Si stupiscono per come parla e si agita la presidente del consiglio, sia che si trovi in parlamento e sia che si esibisca alle adunate dei suoi camerati. Non vedo alcun motivo per stupirsi: non parla per dire qualcosa, ma per ottenere un certo effetto. Non è la sola a comportarsi in questo modo.
In questi tempi di massacro linguistico diffuso, è diventato normale parlare per ottenere un certo effetto e non per dire qualcosa di concreto, di razionale. Quasi non ci accorgiamo più delle svolte linguistiche e degli spostamenti semantici.
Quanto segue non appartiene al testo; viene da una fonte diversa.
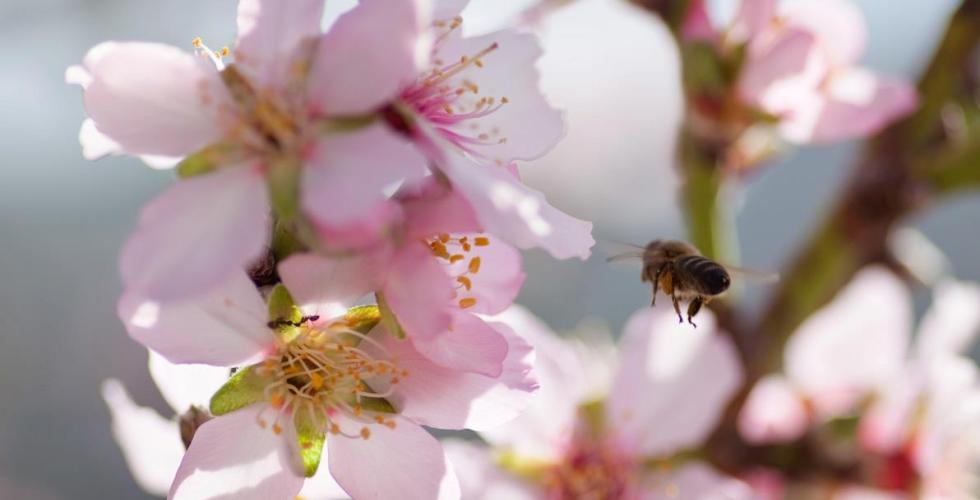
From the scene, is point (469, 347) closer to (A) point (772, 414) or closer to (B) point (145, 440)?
(B) point (145, 440)

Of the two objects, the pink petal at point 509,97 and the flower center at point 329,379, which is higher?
the pink petal at point 509,97

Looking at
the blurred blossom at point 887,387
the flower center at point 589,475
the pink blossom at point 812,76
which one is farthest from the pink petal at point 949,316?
the flower center at point 589,475

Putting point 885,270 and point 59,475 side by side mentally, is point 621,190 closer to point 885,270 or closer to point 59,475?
point 59,475

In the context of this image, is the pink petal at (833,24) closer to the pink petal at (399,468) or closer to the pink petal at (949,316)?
the pink petal at (949,316)

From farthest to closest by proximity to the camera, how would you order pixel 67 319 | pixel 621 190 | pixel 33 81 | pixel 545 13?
1. pixel 621 190
2. pixel 67 319
3. pixel 33 81
4. pixel 545 13

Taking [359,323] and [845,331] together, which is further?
[845,331]

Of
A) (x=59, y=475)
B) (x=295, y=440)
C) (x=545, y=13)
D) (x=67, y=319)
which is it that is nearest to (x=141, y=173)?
(x=67, y=319)
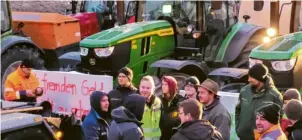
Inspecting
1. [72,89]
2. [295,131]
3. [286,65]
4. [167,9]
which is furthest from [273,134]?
[167,9]

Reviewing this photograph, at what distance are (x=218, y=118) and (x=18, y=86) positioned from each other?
3275mm

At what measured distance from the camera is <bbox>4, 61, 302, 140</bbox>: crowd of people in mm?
4684

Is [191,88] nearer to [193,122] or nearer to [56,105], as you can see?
[193,122]

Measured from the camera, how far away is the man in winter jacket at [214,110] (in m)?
5.59

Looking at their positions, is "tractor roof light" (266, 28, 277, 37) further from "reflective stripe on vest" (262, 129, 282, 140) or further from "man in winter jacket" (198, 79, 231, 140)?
"reflective stripe on vest" (262, 129, 282, 140)

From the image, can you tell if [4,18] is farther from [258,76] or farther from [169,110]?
[258,76]

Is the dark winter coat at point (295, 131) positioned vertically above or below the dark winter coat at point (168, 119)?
above

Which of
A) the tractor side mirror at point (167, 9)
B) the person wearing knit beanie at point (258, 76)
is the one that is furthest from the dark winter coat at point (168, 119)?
the tractor side mirror at point (167, 9)

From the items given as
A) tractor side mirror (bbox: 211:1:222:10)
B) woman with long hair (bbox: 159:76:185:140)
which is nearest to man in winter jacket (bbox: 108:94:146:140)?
woman with long hair (bbox: 159:76:185:140)

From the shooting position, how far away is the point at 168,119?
21.5 feet

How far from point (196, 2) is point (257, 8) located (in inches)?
41.0

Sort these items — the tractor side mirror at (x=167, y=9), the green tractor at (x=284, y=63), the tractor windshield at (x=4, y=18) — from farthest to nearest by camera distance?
the tractor side mirror at (x=167, y=9), the tractor windshield at (x=4, y=18), the green tractor at (x=284, y=63)

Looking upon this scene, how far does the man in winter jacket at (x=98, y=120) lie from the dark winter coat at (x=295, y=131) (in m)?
1.84

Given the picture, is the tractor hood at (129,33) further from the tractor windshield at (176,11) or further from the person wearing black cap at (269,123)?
the person wearing black cap at (269,123)
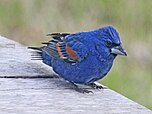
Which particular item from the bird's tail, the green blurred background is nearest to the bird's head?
the bird's tail

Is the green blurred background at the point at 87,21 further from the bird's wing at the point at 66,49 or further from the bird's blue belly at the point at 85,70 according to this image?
the bird's blue belly at the point at 85,70

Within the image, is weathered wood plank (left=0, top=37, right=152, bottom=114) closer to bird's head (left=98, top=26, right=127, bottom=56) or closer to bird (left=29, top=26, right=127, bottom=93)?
bird (left=29, top=26, right=127, bottom=93)

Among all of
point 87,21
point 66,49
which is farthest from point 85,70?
point 87,21

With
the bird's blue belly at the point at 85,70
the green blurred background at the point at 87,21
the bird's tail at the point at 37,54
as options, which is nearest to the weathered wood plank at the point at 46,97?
the bird's blue belly at the point at 85,70

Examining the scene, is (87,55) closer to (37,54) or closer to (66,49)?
(66,49)

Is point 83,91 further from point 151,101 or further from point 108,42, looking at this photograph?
point 151,101

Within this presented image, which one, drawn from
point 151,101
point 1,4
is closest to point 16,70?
point 151,101
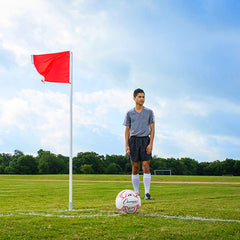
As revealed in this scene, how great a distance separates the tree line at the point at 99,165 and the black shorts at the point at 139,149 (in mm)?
80360

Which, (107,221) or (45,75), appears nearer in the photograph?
(107,221)

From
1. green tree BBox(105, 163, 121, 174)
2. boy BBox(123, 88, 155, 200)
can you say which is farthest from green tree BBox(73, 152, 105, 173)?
boy BBox(123, 88, 155, 200)

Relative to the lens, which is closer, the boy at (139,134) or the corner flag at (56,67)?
the corner flag at (56,67)

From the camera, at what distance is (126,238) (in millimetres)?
3482

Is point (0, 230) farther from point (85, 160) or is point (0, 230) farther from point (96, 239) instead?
point (85, 160)

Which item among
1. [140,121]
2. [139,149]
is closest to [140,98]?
[140,121]

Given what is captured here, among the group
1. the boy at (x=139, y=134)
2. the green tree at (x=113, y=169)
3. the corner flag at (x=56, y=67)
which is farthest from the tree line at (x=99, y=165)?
the corner flag at (x=56, y=67)

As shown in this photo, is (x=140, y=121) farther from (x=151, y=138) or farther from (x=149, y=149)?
(x=149, y=149)

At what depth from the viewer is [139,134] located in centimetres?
Result: 767

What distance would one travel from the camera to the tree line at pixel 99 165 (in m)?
88.1

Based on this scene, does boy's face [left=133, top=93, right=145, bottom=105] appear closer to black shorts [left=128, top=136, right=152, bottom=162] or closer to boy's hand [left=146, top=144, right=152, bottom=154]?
black shorts [left=128, top=136, right=152, bottom=162]

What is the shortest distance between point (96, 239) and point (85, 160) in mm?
98597

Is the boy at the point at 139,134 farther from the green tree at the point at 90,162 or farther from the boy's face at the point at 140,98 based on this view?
the green tree at the point at 90,162

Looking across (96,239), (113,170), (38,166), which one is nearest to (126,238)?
(96,239)
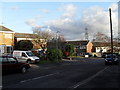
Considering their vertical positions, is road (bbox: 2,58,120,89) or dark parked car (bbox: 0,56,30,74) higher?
dark parked car (bbox: 0,56,30,74)

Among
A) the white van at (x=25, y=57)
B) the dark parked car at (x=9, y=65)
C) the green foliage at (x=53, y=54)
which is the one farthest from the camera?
the green foliage at (x=53, y=54)

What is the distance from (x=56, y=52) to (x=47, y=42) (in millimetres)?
19904

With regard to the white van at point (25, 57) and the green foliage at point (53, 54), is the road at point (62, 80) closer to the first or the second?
the white van at point (25, 57)

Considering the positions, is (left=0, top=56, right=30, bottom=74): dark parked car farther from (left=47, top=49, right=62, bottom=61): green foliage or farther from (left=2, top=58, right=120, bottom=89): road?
(left=47, top=49, right=62, bottom=61): green foliage

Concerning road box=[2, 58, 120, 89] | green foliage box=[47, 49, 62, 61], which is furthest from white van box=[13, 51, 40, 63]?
road box=[2, 58, 120, 89]

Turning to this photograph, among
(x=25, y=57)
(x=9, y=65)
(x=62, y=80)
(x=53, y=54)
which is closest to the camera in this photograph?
(x=62, y=80)

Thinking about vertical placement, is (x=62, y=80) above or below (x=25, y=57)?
below

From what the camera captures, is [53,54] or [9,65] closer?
[9,65]

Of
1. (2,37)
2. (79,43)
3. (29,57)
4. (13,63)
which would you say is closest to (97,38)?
(79,43)

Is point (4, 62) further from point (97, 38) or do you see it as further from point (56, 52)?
point (97, 38)

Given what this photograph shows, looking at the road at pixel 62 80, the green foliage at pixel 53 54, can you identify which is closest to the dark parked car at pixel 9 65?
the road at pixel 62 80

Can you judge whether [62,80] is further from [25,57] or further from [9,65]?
[25,57]

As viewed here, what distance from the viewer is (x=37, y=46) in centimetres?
6047

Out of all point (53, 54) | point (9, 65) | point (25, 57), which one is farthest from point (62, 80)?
point (53, 54)
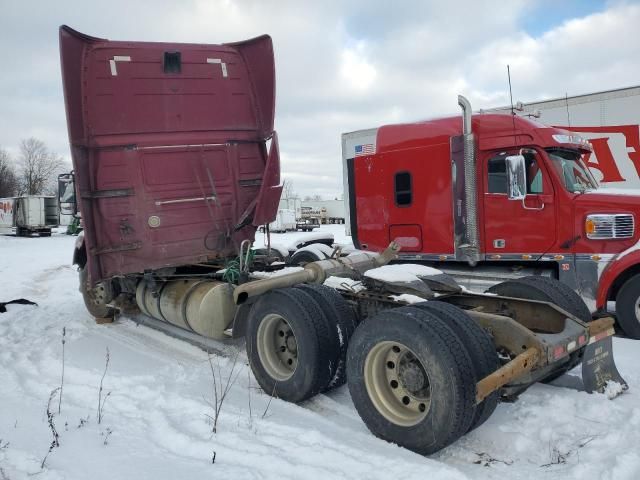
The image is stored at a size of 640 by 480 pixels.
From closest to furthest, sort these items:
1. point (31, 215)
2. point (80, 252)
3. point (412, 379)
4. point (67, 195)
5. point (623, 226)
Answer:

Esempio: usare l’aggettivo “patriottico”, e altri termini e frasari tipicamente parafascisti, sta diventando di uso comune.
Di che cosa ci dovremmo stupire? Del resto, siamo stati preparati, predisposti per tempo, a questa svolta semantica. Il significato reale del discorso pubblico (ma in gran parte vale anche per quello privato) non ha più importanza.
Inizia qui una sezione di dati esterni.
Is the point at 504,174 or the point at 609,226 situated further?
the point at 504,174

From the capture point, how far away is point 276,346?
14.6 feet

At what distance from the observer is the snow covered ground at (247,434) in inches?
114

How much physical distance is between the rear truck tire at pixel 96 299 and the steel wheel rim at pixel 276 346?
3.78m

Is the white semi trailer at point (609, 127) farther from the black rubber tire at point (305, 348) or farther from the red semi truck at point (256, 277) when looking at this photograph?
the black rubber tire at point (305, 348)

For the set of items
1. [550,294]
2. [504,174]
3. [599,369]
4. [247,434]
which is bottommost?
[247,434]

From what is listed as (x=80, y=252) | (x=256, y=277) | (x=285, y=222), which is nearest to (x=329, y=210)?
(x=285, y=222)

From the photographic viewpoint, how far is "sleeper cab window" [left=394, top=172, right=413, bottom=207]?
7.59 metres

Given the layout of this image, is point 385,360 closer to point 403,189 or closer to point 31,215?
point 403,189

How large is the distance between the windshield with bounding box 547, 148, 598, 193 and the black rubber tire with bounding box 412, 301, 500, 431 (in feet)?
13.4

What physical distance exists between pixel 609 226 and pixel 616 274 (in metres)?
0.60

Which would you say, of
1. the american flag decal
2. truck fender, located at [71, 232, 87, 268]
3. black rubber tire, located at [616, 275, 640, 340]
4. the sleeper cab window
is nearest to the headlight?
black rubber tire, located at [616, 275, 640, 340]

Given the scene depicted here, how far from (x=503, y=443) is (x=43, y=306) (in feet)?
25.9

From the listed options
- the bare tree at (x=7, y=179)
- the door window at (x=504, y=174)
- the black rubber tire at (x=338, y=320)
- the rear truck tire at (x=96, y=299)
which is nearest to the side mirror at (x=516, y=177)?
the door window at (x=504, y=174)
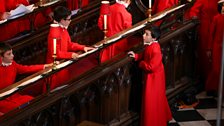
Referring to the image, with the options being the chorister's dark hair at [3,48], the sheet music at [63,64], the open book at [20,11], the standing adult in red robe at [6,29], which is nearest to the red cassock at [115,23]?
the open book at [20,11]

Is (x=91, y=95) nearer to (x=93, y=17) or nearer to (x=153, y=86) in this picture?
(x=153, y=86)

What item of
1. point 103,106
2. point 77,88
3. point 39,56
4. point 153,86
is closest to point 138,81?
point 153,86

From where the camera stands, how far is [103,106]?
6906mm

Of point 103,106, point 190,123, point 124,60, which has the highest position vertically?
point 124,60

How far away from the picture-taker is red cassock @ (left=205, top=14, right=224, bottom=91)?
8328 millimetres

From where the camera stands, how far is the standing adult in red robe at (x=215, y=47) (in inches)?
328

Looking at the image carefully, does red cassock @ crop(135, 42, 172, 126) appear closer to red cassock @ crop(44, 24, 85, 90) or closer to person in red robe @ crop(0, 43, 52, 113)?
red cassock @ crop(44, 24, 85, 90)

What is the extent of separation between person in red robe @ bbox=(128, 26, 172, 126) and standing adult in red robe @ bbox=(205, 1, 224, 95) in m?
1.37

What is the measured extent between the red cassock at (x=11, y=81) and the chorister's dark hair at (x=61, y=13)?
73cm

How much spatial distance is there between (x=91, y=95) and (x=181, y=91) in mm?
2079

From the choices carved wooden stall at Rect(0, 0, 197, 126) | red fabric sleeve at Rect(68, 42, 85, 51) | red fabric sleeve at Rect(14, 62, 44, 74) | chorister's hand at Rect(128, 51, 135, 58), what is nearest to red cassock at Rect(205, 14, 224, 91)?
carved wooden stall at Rect(0, 0, 197, 126)

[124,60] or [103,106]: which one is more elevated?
[124,60]

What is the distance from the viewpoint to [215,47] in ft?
27.7

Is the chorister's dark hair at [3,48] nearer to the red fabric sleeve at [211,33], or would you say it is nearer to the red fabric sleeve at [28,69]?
the red fabric sleeve at [28,69]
L’addomesticamento è diventato realtà già attraverso l’algoritmo. Non è forse un fatto che la nostra esistenza è stata interamente digitalizzata, che sono gli algoritmi a determinare il nostro profilo: ciò che siamo, ciò di cui abbiamo bisogno e desideriamo? Siamo diventati dei semplici interruttori di un vasto circuito integrato, autorizzati ad accendere o spegnere, e basta.
Questo è un fatto sul quale dovremmo riflettere e preoccuparci anche più degli atteggiamenti e del frasario di fascisti e criptofascisti oggi sdraiati sugli scranni del potere.